Since this article does not aim to explain these questionnaires, we shall not embark on such a description except as regards groups and the most important aspects relating to them.

The instructions for completing the QISs are detailed in what is known as “technical specifications”. The technical specifications for QIS5 include a section (6) concerning the completion of QIS5 for groups. The point dealing with the group’s own funds and their availability is particularly important.

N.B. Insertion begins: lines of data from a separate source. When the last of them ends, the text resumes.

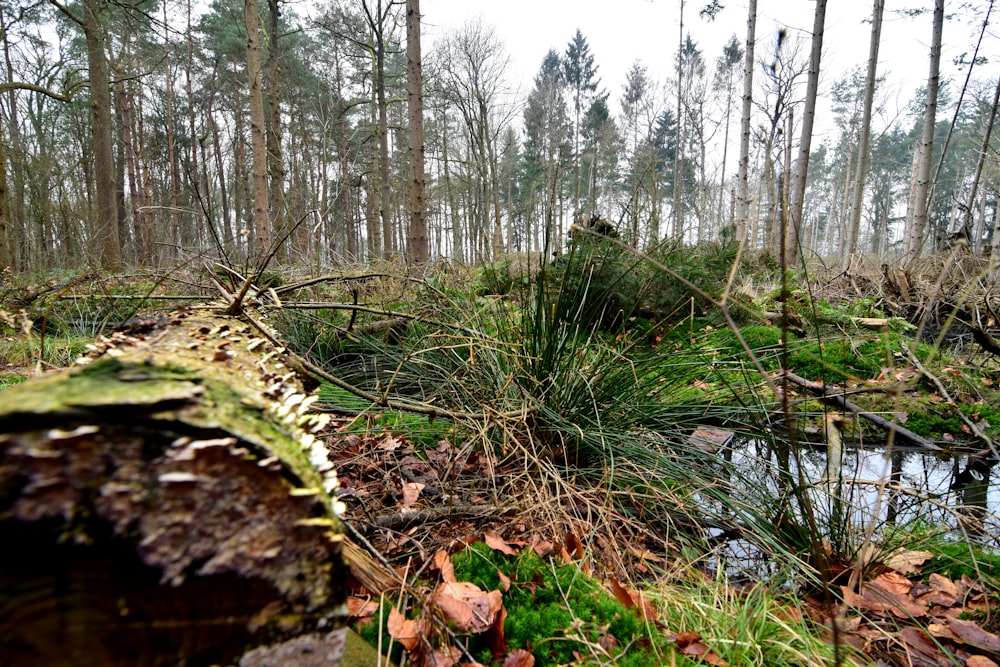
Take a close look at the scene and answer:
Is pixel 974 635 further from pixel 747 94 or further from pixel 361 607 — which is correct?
pixel 747 94

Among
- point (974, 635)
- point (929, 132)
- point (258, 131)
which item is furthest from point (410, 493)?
point (929, 132)

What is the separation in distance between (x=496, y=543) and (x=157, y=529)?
42.2 inches

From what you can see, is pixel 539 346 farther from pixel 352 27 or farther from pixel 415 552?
pixel 352 27

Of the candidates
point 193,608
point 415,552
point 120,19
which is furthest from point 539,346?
point 120,19

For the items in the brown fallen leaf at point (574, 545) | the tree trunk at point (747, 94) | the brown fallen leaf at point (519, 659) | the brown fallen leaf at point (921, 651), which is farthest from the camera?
the tree trunk at point (747, 94)

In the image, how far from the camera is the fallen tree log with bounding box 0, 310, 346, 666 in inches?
19.4

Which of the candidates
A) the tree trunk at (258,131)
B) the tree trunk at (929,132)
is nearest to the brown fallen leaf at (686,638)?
the tree trunk at (258,131)

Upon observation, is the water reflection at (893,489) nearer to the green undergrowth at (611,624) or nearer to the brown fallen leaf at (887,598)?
the brown fallen leaf at (887,598)

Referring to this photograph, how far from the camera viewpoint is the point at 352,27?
1345 cm

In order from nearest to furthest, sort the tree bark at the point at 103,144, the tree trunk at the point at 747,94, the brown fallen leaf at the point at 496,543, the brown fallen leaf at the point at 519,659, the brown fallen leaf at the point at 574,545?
the brown fallen leaf at the point at 519,659 → the brown fallen leaf at the point at 496,543 → the brown fallen leaf at the point at 574,545 → the tree bark at the point at 103,144 → the tree trunk at the point at 747,94

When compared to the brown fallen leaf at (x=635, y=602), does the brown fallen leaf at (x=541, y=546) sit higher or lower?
higher

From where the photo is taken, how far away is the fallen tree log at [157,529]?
492 millimetres

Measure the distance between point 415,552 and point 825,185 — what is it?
46.9 metres

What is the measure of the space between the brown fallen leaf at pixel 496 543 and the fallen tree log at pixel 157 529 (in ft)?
2.64
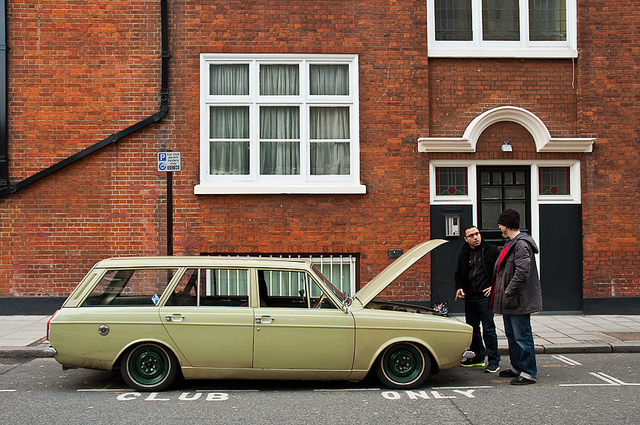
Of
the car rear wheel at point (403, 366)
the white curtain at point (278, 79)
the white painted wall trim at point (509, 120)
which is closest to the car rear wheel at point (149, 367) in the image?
the car rear wheel at point (403, 366)

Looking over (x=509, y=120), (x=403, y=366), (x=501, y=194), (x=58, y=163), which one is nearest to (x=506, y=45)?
(x=509, y=120)

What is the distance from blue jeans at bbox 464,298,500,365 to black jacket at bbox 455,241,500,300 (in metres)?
0.10

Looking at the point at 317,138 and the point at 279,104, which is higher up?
the point at 279,104

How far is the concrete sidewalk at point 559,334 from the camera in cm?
830

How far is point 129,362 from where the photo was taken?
6.19 m

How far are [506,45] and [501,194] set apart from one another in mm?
2797

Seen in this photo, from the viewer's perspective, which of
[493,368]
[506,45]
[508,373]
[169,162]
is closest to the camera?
[508,373]

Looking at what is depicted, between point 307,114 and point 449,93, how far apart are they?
2655mm

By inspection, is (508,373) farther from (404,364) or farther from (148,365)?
(148,365)

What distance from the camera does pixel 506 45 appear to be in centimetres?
1127

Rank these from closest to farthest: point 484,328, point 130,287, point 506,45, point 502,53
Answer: point 130,287
point 484,328
point 502,53
point 506,45

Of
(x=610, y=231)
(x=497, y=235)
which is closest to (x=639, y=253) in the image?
(x=610, y=231)

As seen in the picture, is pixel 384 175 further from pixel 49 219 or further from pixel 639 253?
pixel 49 219

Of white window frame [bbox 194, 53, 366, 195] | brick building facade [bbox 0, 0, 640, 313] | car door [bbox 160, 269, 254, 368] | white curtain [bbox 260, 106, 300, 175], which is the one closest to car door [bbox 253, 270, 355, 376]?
car door [bbox 160, 269, 254, 368]
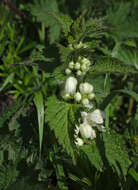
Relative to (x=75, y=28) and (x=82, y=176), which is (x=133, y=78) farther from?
(x=75, y=28)

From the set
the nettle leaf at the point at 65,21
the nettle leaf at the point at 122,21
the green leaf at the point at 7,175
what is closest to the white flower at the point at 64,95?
the nettle leaf at the point at 65,21

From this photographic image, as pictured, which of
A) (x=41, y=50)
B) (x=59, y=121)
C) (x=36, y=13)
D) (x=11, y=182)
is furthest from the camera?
(x=36, y=13)

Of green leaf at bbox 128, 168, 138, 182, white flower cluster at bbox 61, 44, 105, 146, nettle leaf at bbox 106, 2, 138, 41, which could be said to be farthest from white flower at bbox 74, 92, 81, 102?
nettle leaf at bbox 106, 2, 138, 41

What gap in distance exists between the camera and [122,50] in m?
1.87

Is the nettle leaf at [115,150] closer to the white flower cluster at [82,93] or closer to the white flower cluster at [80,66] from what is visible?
the white flower cluster at [82,93]

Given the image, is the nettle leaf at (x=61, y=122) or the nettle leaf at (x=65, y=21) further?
the nettle leaf at (x=65, y=21)

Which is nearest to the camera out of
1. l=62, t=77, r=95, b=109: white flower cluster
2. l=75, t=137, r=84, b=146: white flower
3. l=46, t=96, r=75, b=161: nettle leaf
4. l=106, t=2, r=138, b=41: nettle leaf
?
l=46, t=96, r=75, b=161: nettle leaf

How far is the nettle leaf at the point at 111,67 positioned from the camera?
912 millimetres

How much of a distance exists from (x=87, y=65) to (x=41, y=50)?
0.23m

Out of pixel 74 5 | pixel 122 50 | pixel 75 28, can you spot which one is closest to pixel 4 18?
pixel 74 5

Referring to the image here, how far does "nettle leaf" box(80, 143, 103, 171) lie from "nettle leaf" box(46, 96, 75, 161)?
9.8 inches

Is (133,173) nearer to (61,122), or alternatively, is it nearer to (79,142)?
(79,142)

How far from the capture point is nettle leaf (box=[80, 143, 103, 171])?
1113 millimetres

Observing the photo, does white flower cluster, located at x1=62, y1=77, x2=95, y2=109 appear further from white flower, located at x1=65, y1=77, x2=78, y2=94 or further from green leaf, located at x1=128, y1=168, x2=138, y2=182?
green leaf, located at x1=128, y1=168, x2=138, y2=182
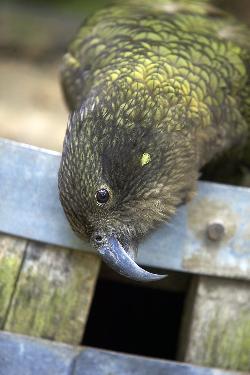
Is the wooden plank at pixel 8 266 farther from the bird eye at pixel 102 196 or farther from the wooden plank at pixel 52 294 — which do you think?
the bird eye at pixel 102 196

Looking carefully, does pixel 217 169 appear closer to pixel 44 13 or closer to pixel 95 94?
pixel 95 94

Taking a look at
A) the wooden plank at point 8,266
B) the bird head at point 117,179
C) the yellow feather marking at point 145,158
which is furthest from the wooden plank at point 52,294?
the yellow feather marking at point 145,158

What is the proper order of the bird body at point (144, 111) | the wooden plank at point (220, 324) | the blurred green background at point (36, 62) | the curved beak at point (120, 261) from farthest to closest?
the blurred green background at point (36, 62)
the wooden plank at point (220, 324)
the bird body at point (144, 111)
the curved beak at point (120, 261)

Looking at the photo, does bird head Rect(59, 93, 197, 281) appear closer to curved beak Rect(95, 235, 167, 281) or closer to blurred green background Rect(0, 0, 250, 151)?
curved beak Rect(95, 235, 167, 281)

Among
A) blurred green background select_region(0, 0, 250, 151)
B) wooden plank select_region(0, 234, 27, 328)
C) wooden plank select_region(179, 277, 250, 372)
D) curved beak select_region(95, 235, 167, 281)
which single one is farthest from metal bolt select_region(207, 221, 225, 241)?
blurred green background select_region(0, 0, 250, 151)

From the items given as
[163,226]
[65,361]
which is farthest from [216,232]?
[65,361]

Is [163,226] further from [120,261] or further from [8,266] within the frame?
[8,266]

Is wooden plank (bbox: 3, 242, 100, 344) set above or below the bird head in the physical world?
below

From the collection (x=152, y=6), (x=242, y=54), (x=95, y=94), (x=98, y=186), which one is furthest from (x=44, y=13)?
(x=98, y=186)
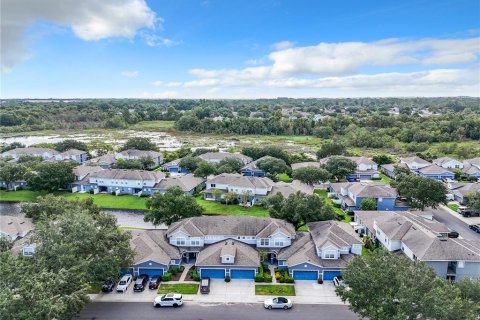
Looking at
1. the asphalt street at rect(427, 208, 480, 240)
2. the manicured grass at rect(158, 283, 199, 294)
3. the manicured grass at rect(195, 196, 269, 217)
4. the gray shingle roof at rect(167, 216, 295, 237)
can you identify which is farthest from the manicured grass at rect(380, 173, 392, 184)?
the manicured grass at rect(158, 283, 199, 294)

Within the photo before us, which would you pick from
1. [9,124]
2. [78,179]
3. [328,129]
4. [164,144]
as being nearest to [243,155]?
[78,179]

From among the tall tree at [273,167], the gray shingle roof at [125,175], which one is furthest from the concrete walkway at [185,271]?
the tall tree at [273,167]

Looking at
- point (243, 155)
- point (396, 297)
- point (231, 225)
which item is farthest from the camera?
point (243, 155)

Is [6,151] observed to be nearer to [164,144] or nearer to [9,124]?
[164,144]

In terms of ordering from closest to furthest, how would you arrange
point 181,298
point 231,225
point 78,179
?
point 181,298, point 231,225, point 78,179

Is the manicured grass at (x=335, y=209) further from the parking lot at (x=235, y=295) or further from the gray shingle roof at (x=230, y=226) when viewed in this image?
the parking lot at (x=235, y=295)

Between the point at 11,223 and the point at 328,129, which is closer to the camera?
the point at 11,223

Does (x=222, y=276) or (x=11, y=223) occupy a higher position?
(x=11, y=223)

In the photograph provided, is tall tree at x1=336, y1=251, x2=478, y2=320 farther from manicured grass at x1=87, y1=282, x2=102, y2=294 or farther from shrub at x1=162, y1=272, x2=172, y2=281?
manicured grass at x1=87, y1=282, x2=102, y2=294
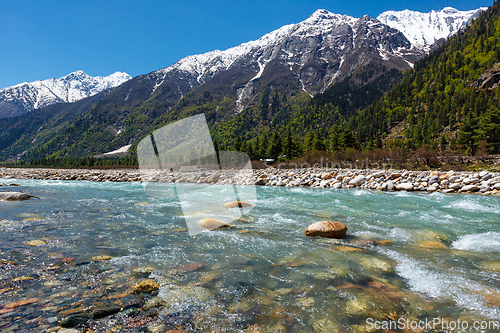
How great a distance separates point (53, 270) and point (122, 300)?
208 centimetres

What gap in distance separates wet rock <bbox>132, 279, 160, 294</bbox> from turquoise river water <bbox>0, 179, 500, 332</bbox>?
14 cm

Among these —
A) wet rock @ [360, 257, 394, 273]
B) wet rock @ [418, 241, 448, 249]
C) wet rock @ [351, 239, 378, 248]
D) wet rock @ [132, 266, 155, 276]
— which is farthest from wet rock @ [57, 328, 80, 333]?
Result: wet rock @ [418, 241, 448, 249]

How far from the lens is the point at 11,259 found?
473 cm

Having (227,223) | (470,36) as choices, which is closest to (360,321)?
(227,223)

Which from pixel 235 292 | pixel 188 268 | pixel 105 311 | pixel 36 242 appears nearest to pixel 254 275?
pixel 235 292

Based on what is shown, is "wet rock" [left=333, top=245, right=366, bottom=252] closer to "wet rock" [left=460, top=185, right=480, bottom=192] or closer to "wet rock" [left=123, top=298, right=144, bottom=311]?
"wet rock" [left=123, top=298, right=144, bottom=311]

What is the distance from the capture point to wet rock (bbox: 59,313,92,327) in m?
2.76

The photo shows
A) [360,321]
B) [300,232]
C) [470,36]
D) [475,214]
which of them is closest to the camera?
[360,321]

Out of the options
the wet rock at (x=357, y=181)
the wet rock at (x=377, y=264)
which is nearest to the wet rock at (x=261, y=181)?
the wet rock at (x=357, y=181)

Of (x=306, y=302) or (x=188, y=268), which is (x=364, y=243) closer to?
(x=306, y=302)

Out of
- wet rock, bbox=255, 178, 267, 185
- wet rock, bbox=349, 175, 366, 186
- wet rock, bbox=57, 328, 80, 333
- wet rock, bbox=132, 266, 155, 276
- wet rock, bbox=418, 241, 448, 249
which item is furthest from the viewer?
wet rock, bbox=255, 178, 267, 185

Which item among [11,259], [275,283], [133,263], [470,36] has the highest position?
[470,36]

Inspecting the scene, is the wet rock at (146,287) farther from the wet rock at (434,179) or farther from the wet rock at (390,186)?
the wet rock at (434,179)

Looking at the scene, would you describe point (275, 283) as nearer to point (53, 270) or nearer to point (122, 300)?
point (122, 300)
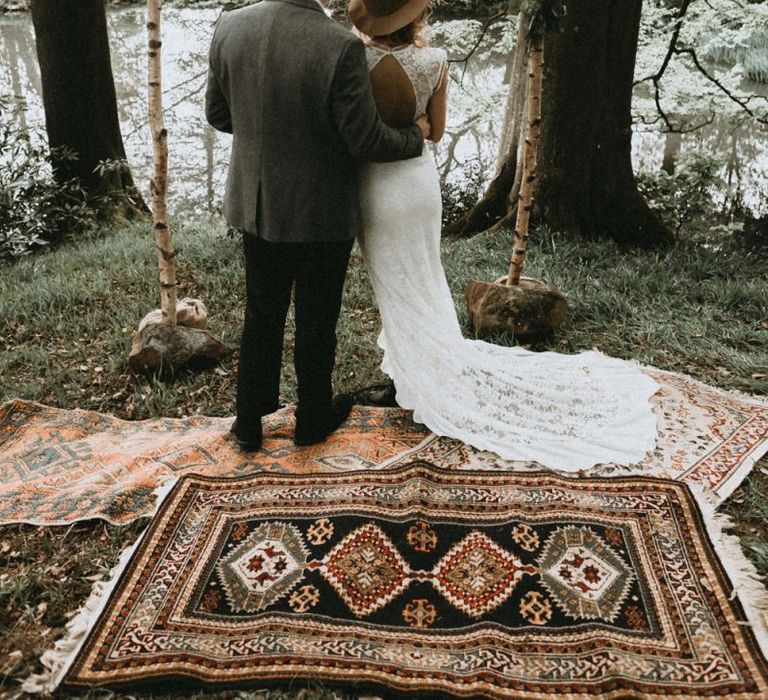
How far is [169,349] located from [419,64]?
2272 mm

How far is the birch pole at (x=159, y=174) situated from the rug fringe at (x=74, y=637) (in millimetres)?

This means that it is not sufficient to determine the solvency capital for the group; it is also necessary to decide whether the amounts of solvency capital calculated in each of the countries are transferrable. A simple example will clarify this concept:

Country Solvency capital Available capital Excess/shortfall
Spain 1.000 1.100 100
USA 1.500 1.450 -50
Total group 2.500 2.550 50

As can be seen, the group will not have any solvency problems, but if the excess generated in Spain is a consequence of the statutory reserve, it can only be used to compensate losses; therefore, it cannot be used theoretically to compensate for a putative solvency capital shortfall in the USA.

The criteria which groups must follow in order to determine the availability of own funds are as follows:

  • National regulations applicable to specified portions of own funds (statutory reserves) stipulate, as a binding requirement, that they are used solely to absorb certain losses.
  • Prohibition on transfer of assets in which separate components of own funds may be represented.
  • There is slowness in the administrative procedures to authorize the availability of own funds. Specifically, it is stipulated that those own funds whose availability is subject to authorization which takes more than nine months to obtain shall not be considered as transferrable and (therefore) available for the calculation of the group’s capital.


The application of Solvency II in large insurance groups will have very major implications which cannot be resolved unless the mechanisms and tools to allow calculation of the solvency capital for the whole group are placed sufficiently ahead of time. The availability of centralized information will save a great deal of effort and will provide a better guarantee of accuracy and homogeneity for the calculations. Entities which do not belong to the European Economic Area will have to comply with the requirements of Solvency II, which in turn means that these companies will need to rely on tools and teams that can ensure the availability of all this information.